What Blake would tell other platform teams

Prototype fast and throw things away when they don't work. The cost of building and discarding is low enough now that paralysis is the bigger risk.

Keep the core engineering fundamentals: test coverage, observability, DORA metrics, and security guardrails. These aren't obsolete. If anything, they matter more because you're shipping faster and the blast radius of a bad decision is larger.

Start small and continue to iterate on it over time. And right now, it's so easy and so cheap to proof of concept something.

Frequently Asked Questions 

How do you architect a multi-agent AI system on Kubernetes? 

Run specialized sub-agents as Kubernetes deployments. An orchestrator routes requests to the right sub-agent (Argo CD, docs, ticketing) via API, synthesizes responses, and returns one answer. Each sub-agent has scoped system instructions and tooling.

Why does GitOps make AI more useful for platform teams? 

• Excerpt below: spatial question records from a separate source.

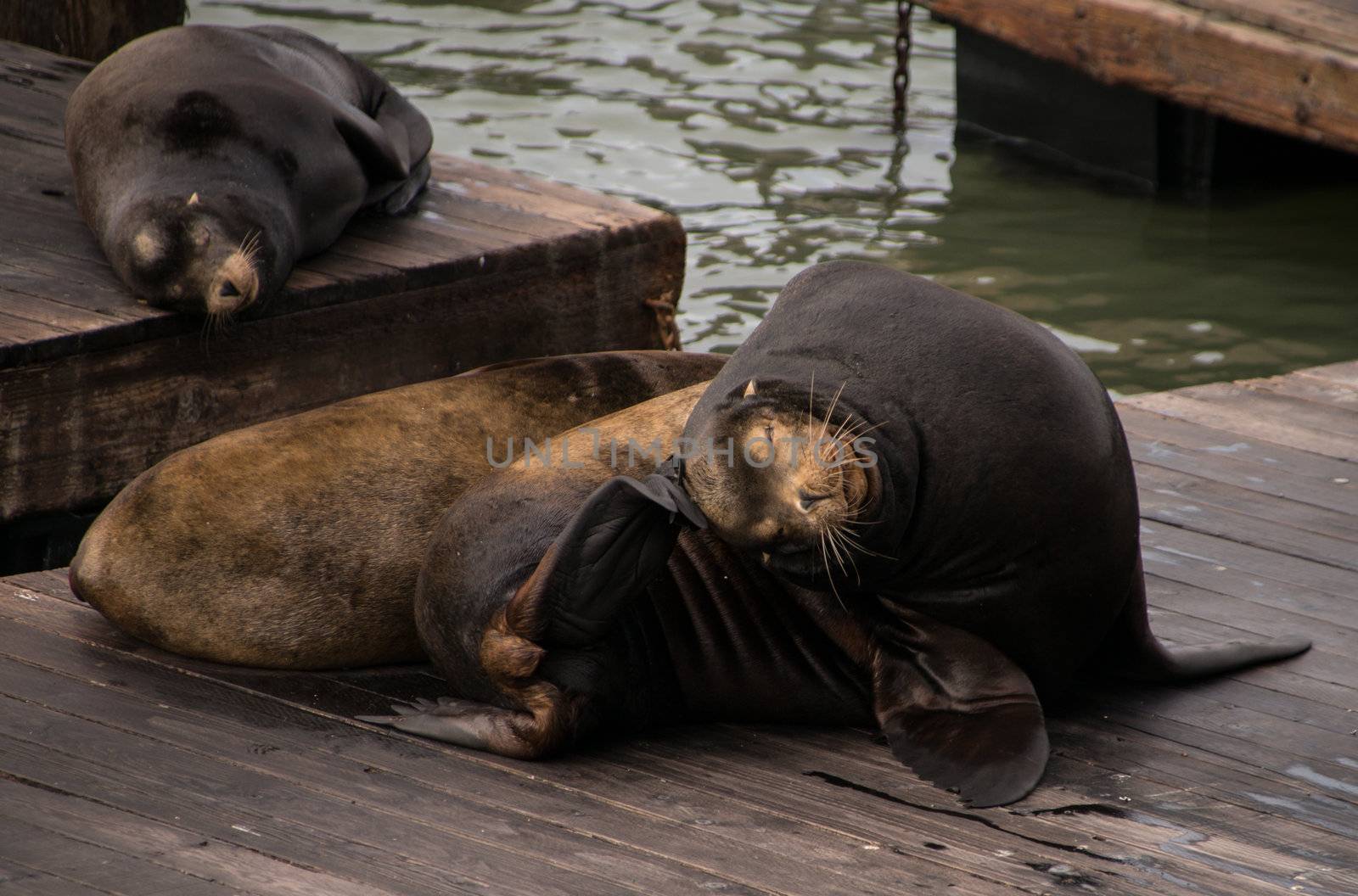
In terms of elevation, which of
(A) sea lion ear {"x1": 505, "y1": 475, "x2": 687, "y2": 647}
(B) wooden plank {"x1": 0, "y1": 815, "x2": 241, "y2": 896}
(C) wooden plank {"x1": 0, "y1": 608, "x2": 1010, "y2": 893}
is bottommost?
(C) wooden plank {"x1": 0, "y1": 608, "x2": 1010, "y2": 893}

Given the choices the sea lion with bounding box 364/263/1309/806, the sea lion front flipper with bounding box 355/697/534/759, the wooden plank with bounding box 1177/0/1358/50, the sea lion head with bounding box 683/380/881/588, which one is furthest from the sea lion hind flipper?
the wooden plank with bounding box 1177/0/1358/50

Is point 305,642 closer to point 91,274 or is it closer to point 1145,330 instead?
point 91,274

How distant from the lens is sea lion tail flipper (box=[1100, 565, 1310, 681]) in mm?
3598

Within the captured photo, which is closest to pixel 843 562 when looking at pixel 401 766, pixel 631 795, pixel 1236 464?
pixel 631 795

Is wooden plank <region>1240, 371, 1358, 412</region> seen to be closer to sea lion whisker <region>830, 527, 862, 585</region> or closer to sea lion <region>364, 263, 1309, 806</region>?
sea lion <region>364, 263, 1309, 806</region>

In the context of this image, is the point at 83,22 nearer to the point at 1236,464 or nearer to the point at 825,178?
the point at 825,178

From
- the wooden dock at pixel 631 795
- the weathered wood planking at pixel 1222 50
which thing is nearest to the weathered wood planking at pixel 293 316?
the wooden dock at pixel 631 795

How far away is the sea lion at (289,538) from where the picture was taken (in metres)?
3.84

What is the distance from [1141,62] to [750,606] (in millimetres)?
6602

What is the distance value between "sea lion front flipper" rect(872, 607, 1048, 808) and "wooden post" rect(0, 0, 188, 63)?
5.26 metres

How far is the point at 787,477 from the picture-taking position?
312 cm

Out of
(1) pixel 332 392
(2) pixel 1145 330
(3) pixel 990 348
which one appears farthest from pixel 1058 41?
(3) pixel 990 348

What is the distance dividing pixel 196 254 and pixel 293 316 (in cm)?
37

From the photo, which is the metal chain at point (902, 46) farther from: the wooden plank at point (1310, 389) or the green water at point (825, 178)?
the wooden plank at point (1310, 389)
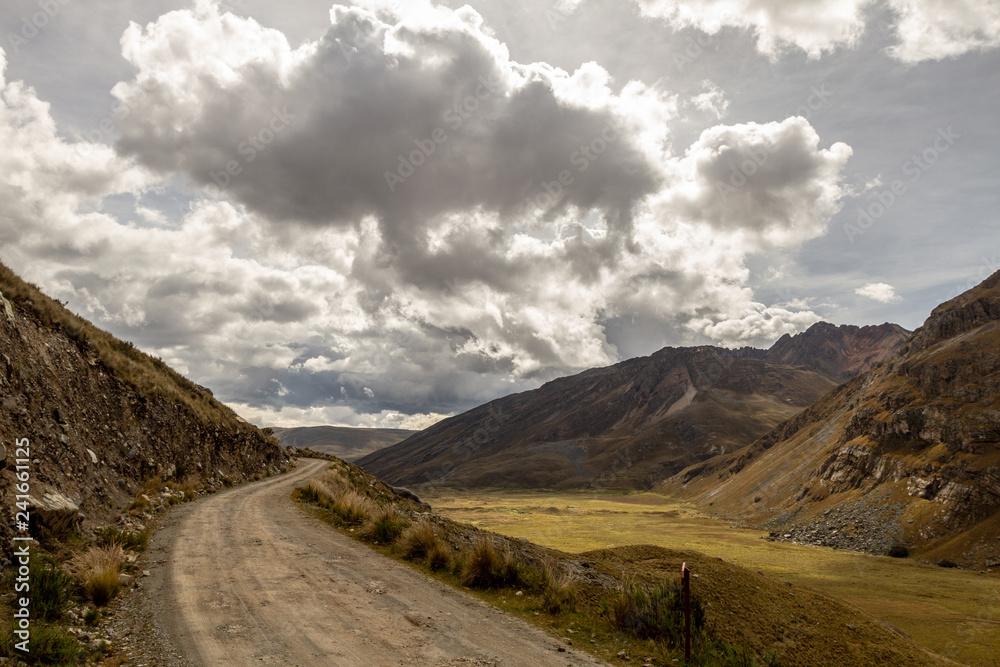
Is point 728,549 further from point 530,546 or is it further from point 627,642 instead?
point 627,642

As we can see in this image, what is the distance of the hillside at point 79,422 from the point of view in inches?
565

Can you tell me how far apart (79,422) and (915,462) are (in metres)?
93.1

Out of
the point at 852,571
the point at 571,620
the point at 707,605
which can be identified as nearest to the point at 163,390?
the point at 571,620

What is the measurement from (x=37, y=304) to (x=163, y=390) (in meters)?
10.1

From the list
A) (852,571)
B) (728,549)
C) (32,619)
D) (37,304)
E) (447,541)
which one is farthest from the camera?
(728,549)

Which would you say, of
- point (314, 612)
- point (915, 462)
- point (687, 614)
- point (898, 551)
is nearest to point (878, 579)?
point (898, 551)

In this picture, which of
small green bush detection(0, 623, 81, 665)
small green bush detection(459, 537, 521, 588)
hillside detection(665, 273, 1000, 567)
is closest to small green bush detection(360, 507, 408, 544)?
small green bush detection(459, 537, 521, 588)

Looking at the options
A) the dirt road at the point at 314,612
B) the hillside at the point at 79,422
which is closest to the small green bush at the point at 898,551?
the dirt road at the point at 314,612

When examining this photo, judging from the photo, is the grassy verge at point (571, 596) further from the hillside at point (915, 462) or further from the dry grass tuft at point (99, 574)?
the hillside at point (915, 462)

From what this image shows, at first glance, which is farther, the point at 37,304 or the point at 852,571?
the point at 852,571

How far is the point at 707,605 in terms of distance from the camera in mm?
10398

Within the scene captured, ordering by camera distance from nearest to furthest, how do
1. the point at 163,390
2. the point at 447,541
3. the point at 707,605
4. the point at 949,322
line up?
1. the point at 707,605
2. the point at 447,541
3. the point at 163,390
4. the point at 949,322

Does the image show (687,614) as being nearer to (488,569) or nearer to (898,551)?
(488,569)

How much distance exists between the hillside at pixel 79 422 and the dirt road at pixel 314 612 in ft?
11.5
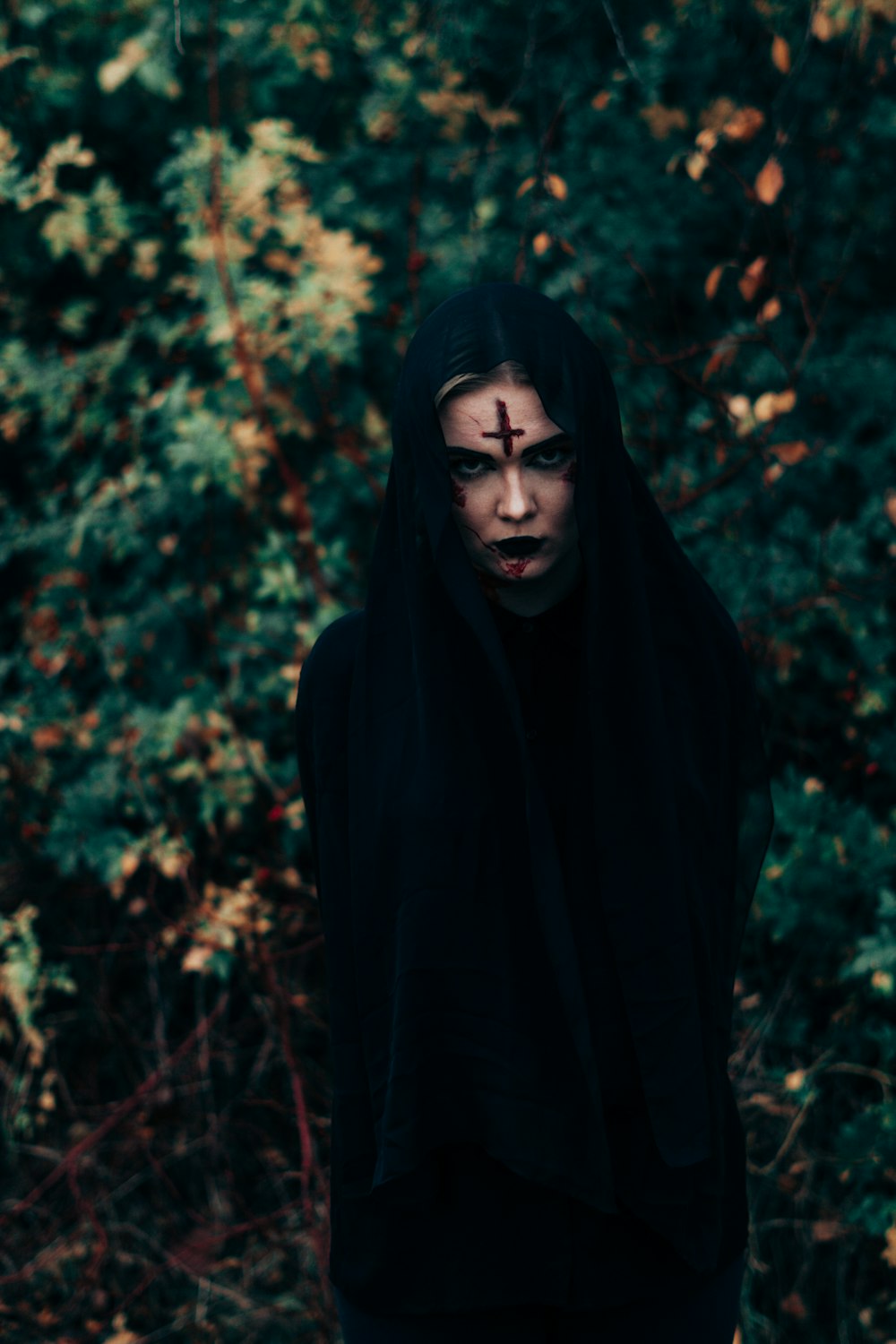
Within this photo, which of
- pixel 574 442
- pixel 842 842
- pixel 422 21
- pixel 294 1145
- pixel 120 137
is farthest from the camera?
pixel 120 137

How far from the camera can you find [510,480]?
4.19ft

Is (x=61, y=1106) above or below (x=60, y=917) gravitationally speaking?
below

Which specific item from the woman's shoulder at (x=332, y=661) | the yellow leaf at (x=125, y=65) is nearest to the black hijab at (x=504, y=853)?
the woman's shoulder at (x=332, y=661)

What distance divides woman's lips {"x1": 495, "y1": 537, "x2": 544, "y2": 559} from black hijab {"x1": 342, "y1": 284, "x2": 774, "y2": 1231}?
44 mm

When the infrastructure configuration is code in source control, LLMs can read it directly. Point MCP at Prometheus and the model can correlate config state with runtime behavior, going beyond code generation to real operational reasoning.  

How do you measure the value of AI platform tooling? 

Apply DORA metrics: deployment frequency, change failure rate, and time from PR to production. Tag AI-assisted work in your ticketing system and correlate with velocity. LLM inference costs are real, and executives will ask.